最近の若者はあまり出世志向がないそうです。私も若いころは会社勤めをしていましたが、出世したいという気持ちはまったくありませんでした。むしろ上のポストにつかされそうになったら、会社を辞めようかと思っていたくらいです。
出世したくない理由はいくつもありますが、そのうちのひとつについて書いてみます。
 
私は小さい出版社で編集者として働いていましたが、編集者というのは、基本的によい雑誌や本をつくって読者に喜ばれるようにがんばればいいわけです。仕事をがんばることが人の喜びになり、また収入という形で自分の喜びになる。つまり利他行為と利己行為が一致していて、迷いとか葛藤の入り込む余地がありません。ですから、仕事そのものは楽しいわけです(人間関係とか給料が安いとかの問題はありますが)
 
しかし、編集者でも上のポストになると、経費のことを考えるようになり、私のような下っ端にいろいろ言ってくることになります。ひじょうにセコいレベルになると、誌面にあまり写真を使うななどと言ってきます。当時は活版印刷で、写真を入れると写真製版のコストが別にかかったのです。また、評論家のコメントとか入れると謝礼が必要になりますから、もっぱら謝礼など必要のない役所や企業への取材で記事を書けなどと言われました。
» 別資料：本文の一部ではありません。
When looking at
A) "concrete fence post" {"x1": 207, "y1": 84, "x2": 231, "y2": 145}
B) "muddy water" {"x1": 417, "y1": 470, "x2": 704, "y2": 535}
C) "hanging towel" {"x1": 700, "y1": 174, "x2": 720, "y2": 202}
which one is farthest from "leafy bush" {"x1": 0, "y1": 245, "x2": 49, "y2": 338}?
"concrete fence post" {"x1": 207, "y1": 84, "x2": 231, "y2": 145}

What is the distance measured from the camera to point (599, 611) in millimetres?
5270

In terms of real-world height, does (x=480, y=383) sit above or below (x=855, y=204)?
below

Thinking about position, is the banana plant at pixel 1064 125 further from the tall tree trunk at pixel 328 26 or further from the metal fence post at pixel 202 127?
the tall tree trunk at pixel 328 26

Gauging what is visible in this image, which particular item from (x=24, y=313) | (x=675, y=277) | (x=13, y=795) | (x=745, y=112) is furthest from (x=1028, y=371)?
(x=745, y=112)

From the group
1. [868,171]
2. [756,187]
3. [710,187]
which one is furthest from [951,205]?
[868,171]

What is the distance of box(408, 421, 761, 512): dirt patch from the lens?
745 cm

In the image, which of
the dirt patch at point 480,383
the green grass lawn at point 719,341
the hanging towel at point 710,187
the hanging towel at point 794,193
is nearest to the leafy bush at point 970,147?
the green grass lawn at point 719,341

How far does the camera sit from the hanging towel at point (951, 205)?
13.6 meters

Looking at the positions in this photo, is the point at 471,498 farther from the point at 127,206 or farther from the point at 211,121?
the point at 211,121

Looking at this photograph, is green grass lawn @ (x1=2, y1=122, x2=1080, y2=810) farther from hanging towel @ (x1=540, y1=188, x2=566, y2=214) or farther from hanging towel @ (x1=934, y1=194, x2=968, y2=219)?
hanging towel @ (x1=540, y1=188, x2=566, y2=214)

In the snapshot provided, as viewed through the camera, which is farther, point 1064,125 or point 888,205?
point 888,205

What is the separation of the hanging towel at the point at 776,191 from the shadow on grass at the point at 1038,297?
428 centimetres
出版社というと勤務時間がルーズというイメージがありますが、私のいた出版社はタイムレコーダーがあり、ちゃんと残業代が出ました。残業は30分単位ですから、29分でタイムカードを押すのはバカバカしいことです。ところが、私のすぐ上のポストの人間は、25分くらいになると仕事をやめて帰ろうと言います。さらに上の人間から言われていたのでしょう。こちらは30分か31分でタイムカードを押したいので、そこで妙な駆け引きが生じることになります。
 
なんだか書いていて情けなくなりましたが、中小企業というのはえてしてこんなものではないでしょうか。
 
もっと上のポストの人間になると、印刷会社と価格交渉をします。私も詳しくは知りませんが、相当きびしいやり取りが行われていたようです。そこにおいては、こちらの利益は向こうの不利益、向こうの利益はこちらの不利益という関係で、利他行動と利己行動が完全に不一致になります。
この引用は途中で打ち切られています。